=== AUFGABENSTELLUNG ===
Nenne alle Länder und Orte, die im Textauszug über Ägypten mit ihrem Eigennamen erwähnt werden.

=== TEXTAUSZUG ===
Ägypten
Die Ereignisse im Sudan sind ständiger Gesprächsstoff in den Kaffeehäusern Kairos, seit in dem Nachbarland vor drei Wochen die Gewalt ausbrach. Die Bilder von knapp 30 ägyptischen Soldaten, die im Sudan kurzfristig durch Milizen der Rapid Support Forces (RSF) festgesetzt wurden, und der Tod eines ägyptischen Diplomaten in Khartum erregten die Gemüter in Ägypten. Die festgesetzten Soldaten befanden sich auf dem von den sudanesischen Streitkräften geführten Luftwaffenstützpunkt Merowe im Norden Khartums – offiziell lediglich für eine vereinbarte Ausbildungsmission. Die RSF und internationale Beobachter bewerteten ihre Anwesenheit aber als langfristig angelegte Unterstützung der sudanesischen Armee unter der Führung des Generals Burhan. Bei vielen Menschen in Ägypten erzeugten diese demütigenden Bilder einen Rally-’round-the-Flag-Effekt. Auf tragische Weise zeigte sie neben der geografischen Nähe auch die Verbundenheit der beiden Länder. Neben der über 1 200 Kilometer langen Grenze im Süden Ägyptens unterhalten die beiden Länder auch vielschichtige Beziehungen. Nicht nur aufgrund der gemeinsamen kolonialen Vergangenheit, sondern ebenfalls aufgrund vergleichbarer politischer Entwicklungen in den vergangenen zehn Jahren. Der Ausbruch des Konflikts zwischen den Milizen der RSF und der sudanesischen Armee setzt der politischen Entwicklung unter Führung des sudanesischen Militärs ein jähes Ende – ein Szenario, mit dem die ägyptische Führung gut leben konnte.

=== BEREITGESTELLTE EINTRÄGE ===
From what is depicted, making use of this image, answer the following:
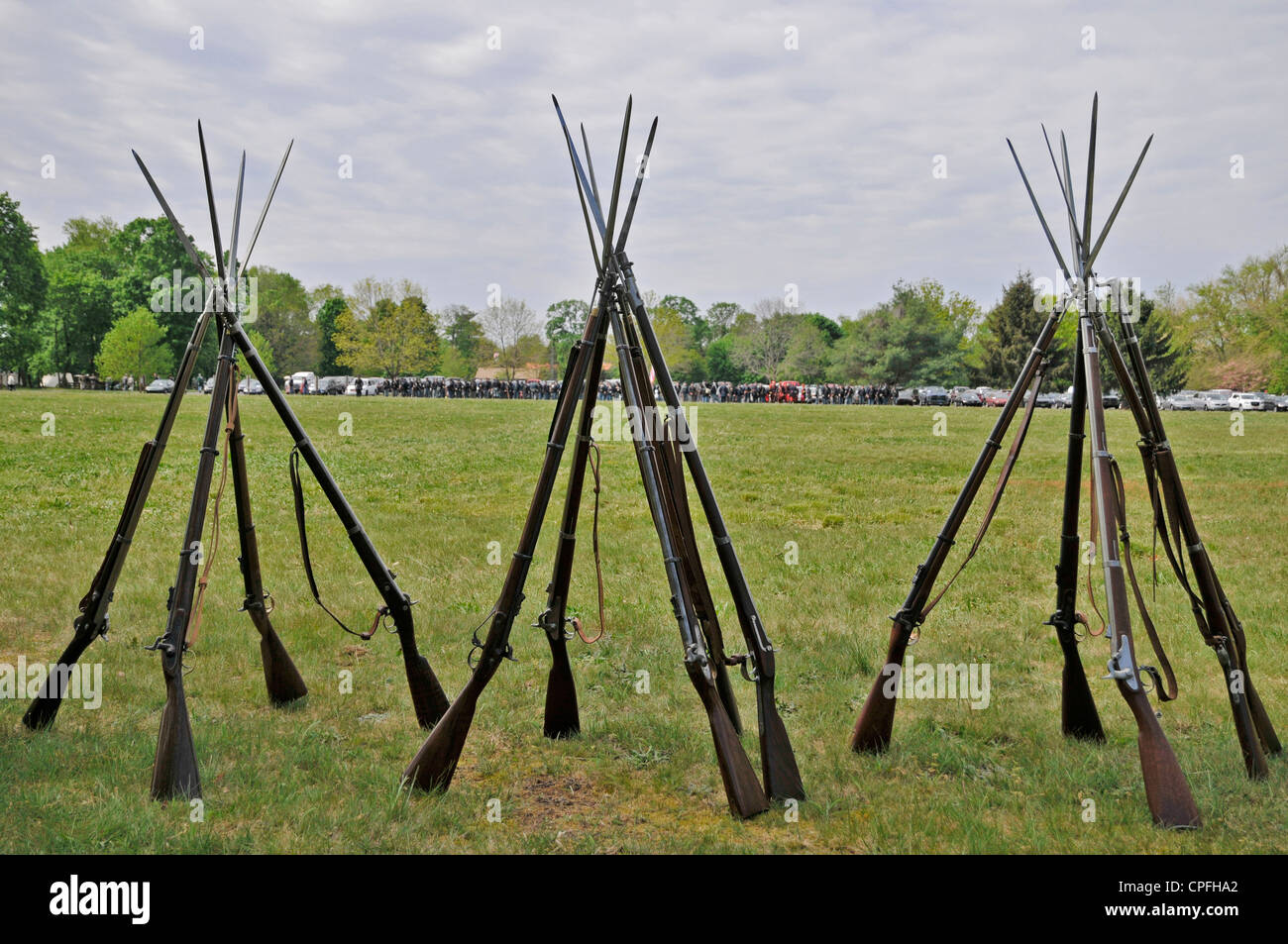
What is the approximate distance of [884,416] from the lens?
---
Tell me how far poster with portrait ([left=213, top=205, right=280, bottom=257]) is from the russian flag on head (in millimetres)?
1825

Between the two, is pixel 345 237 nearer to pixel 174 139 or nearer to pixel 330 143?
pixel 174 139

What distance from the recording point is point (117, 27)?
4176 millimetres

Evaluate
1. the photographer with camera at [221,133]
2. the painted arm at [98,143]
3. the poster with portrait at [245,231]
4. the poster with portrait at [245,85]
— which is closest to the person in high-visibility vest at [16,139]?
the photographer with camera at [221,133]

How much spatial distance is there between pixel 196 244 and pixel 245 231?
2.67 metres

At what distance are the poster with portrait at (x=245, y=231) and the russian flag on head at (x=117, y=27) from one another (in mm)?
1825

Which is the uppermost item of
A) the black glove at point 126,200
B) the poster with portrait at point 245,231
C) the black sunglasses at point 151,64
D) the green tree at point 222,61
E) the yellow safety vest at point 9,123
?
--
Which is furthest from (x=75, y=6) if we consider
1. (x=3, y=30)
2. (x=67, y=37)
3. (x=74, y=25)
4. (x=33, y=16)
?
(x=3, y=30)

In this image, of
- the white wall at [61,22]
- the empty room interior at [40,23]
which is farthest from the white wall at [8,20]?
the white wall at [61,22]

=== LÖSUNG ===
Ägypten, Sudan, Kairo, Khartum, Merowe